Species of flowering plant

Darwinia diminuta is a plant in the myrtle family Myrtaceae and is endemic to New South Wales. A small spreading shrub with white to pinkish tubular flowers arranged in pairs, with a restricted distribution mostly in the Sydney region.

==Description==
Darwinia diminuta is a shrub that has an erect and spreading habit with ascending branches, typically growing to a height of 1.5 m. It has decussate leaves triangular in cross-section and 6 to 11 mm long and 0.5-1 mm wide. The flower tubes are arranged in pairs 2-4 per cluster, 3-5 mm long, on a stem 0.5 mm long. Flowers have five white to pink curved petals with prominent ribbing each 0.8-1.2 mm long. The bracts are leaf-like and 3-10 mm long. The smaller yellow-green bracts surrounding the flowers are oblong shaped about 3-5 mm long, falling off when the flower opens. The sepals are triangular shaped and narrow about 1.5 mm long, mostly toothed and sometimes longer than the petals. The white style is 4-9 mm long. Flowers from spring to early summer.

==Distribution and habitat==
A rare species found in heathlands or dry sclerophyll forest in eastern New South Wales between Manly, Ingleside, Loftus and Helensburgh where it grows in poorly drained sandy soils.

==Taxonomy and naming==
Darwinia diminuta was first formally described by Barbara Briggs in 1962 and published in Contributions from the New South Wales National Herbarium. The species name diminuta means "diminutive" and refers to the small size of the flower.

The data:
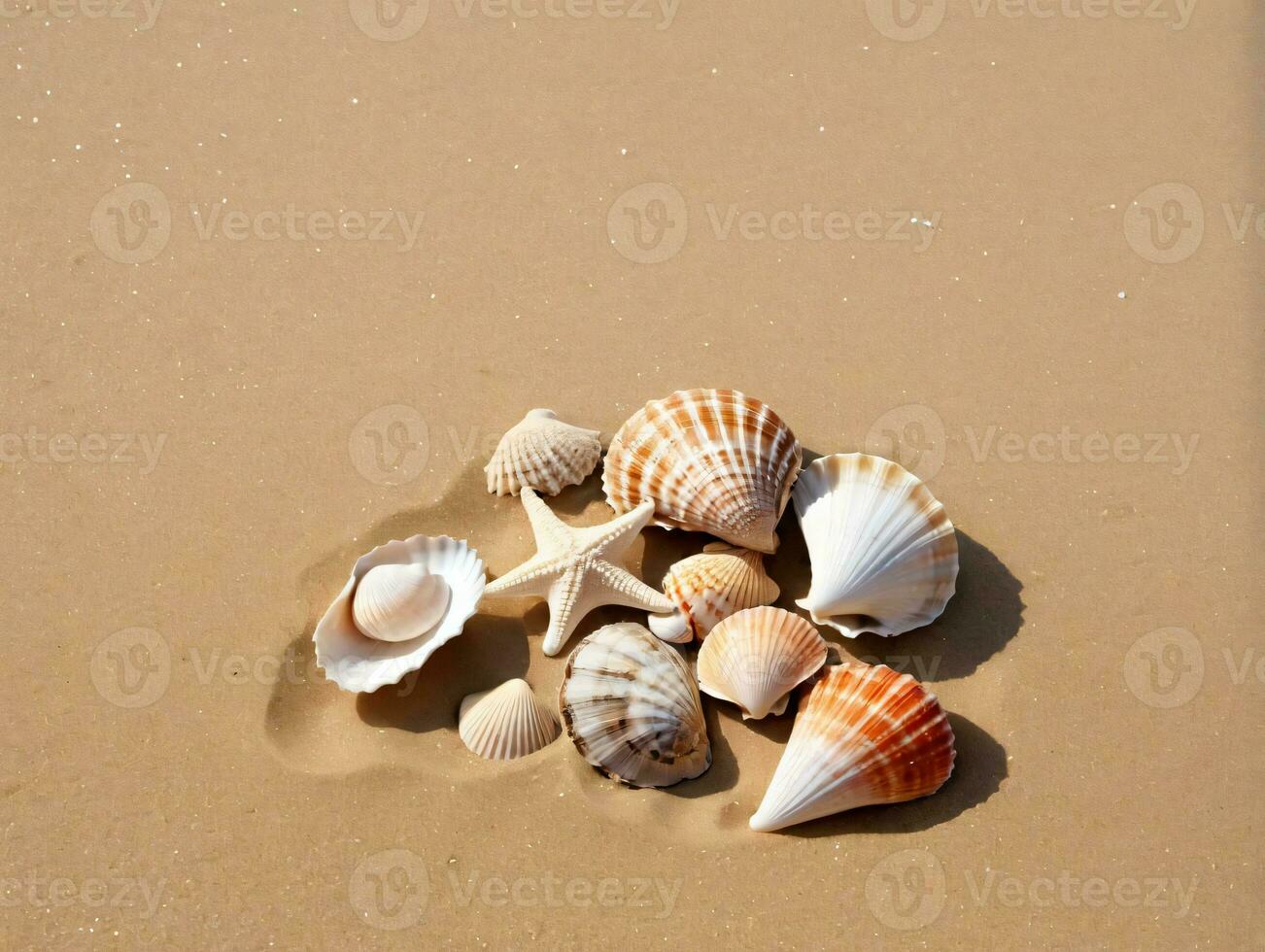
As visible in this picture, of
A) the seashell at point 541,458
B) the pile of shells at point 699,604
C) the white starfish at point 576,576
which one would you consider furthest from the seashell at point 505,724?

Assignment: Copy the part of the Darwinia diminuta text starting with "Darwinia diminuta is a plant" and going on through "the Sydney region.", keeping every word and punctuation mark unchanged.

Your solution:
Darwinia diminuta is a plant in the myrtle family Myrtaceae and is endemic to New South Wales. A small spreading shrub with white to pinkish tubular flowers arranged in pairs, with a restricted distribution mostly in the Sydney region.